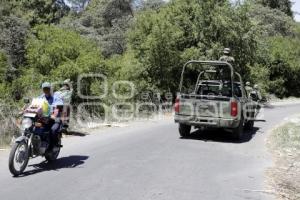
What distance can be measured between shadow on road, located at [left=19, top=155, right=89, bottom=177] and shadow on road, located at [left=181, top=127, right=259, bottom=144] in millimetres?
4691

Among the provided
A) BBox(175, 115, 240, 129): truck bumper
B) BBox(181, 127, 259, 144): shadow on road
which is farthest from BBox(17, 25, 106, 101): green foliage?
BBox(175, 115, 240, 129): truck bumper

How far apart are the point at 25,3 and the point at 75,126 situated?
33440 mm

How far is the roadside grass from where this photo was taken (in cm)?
843

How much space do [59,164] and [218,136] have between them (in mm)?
6554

============================================================

### What the task requires
Write out every row above word for word, leaving out the pictures.

### Worked answer
What distance can be measured between shadow on road, located at [left=19, top=155, right=89, bottom=177] and shadow on road, located at [left=181, top=127, right=259, bottom=144] in millimetres?
4691

Among the provided
A) BBox(175, 115, 240, 129): truck bumper
B) BBox(181, 127, 259, 144): shadow on road
which is farthest from BBox(17, 25, 106, 101): green foliage?
BBox(175, 115, 240, 129): truck bumper

How far apart are the point at 25,3 and the point at 75,126 situated?
33440 mm

How far is the roadside grass from where this photo was taken (in cm)?
843

How much space do [59,164] and [218,136] have between them (in mm)?
6554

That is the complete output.